Exercise requirements:
Recast the paragraph in the ActionSwitch text below that begins "ActionSwitch is proposed" as a short bulleted list of its main facts.

Text passage:
******

Skip to content

ActionSwitch: Class-agnostic Detection of Simultaneous Actions in Streaming Videos

Conference: ECCV 2024
arXiv: 2407.12987
Code: https://github.com/hyolim-kang/ActionSwitch
Area: Video Understanding / Online Temporal Action Localization
Keywords: Online Temporal Action Localization, Class-agnostic Detection, Overlapping Actions, Conservativeness Loss, Finite State Machine

TL;DR

ActionSwitch is proposed—the first online temporal action localization (On-TAL) framework to detect overlapping action instances in streaming videos without category information. The core idea is to model multi-action detection as a state classification problem for a finite state machine, augmented by a conservativeness loss to reduce fragmented false positives. It achieves SOTA among OAD-extension methods on datasets such as THUMOS14, FineAction, and Epic-Kitchens 100.

******

Given information:
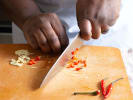 Cooking Class - Gluten-Free Popular Thai Street Food in Boston Proper: person dicing thai chilis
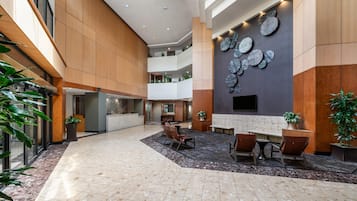 A spacious lobby with a high ceiling, a reception desk, seating area, and a wall-mounted decorative element.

******

The answer:
- ActionSwitch is the first online temporal action localization (On-TAL) framework to detect overlapping action instances in streaming videos without category information.
- It treats multi-action detection as a state classification problem for a finite state machine.
- A conservativeness loss reduces fragmented false positives.
- It achieves state-of-the-art results among OAD-extension methods on datasets such as THUMOS14, FineAction, and Epic-Kitchens 100.